__EXERCISE DIRECTIONS__. Every entry is to be returned as it stands, apart from the pictures.

PROVIDED MATERIAL section start

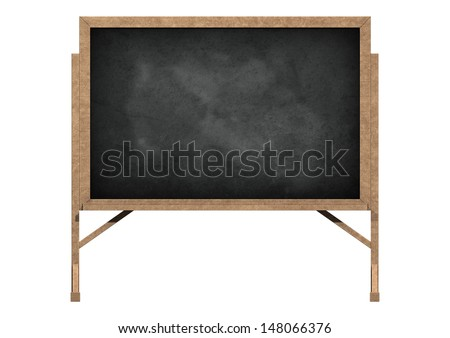 3D digital render of a blackboard isolated on white background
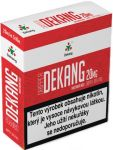 Dripper Booster Dekang 5x10ml PG30-VG70 20mg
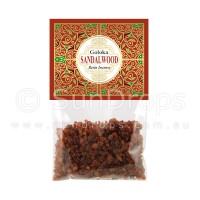 Goloka Incense Resin - Sandalwood - 30g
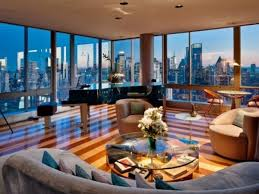20 amazing living rooms with extraordinary view amazing living room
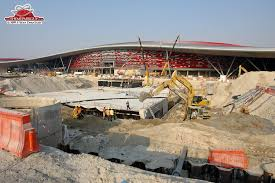The construction started in 2008 and was finished in november 2010. Ferrari World Photos By The Theme Park Guy
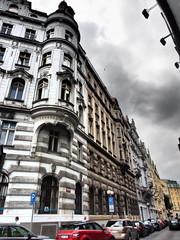 Prag (Pico 69) Tags: prag tschechien stadt gebäude historisch pico69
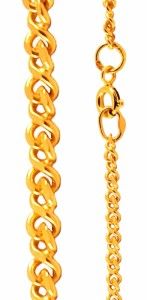 Широкие цепочки на шею из драгоценных металлов привлекут внимание, подчеркнут статус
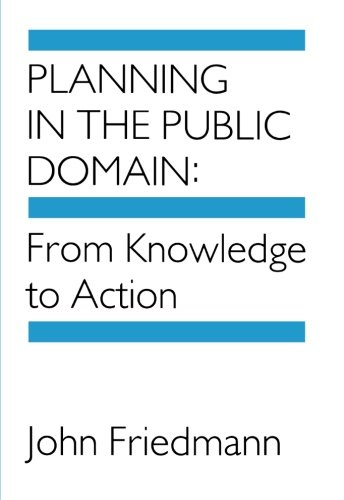 Planning in the Public Domain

PROVIDED MATERIAL section end

__REPLY__.
 3D digital render of a blackboard isolated on white background
 Dripper Booster Dekang 5x10ml PG30-VG70 20mg
 Goloka Incense Resin - Sandalwood - 30g
20 amazing living rooms with extraordinary view amazing living room
The construction started in 2008 and was finished in november 2010. Ferrari World Photos By The Theme Park Guy
 Prag (Pico 69) Tags: prag tschechien stadt gebäude historisch pico69
 Широкие цепочки на шею из драгоценных металлов привлекут внимание, подчеркнут статус
 Planning in the Public Domain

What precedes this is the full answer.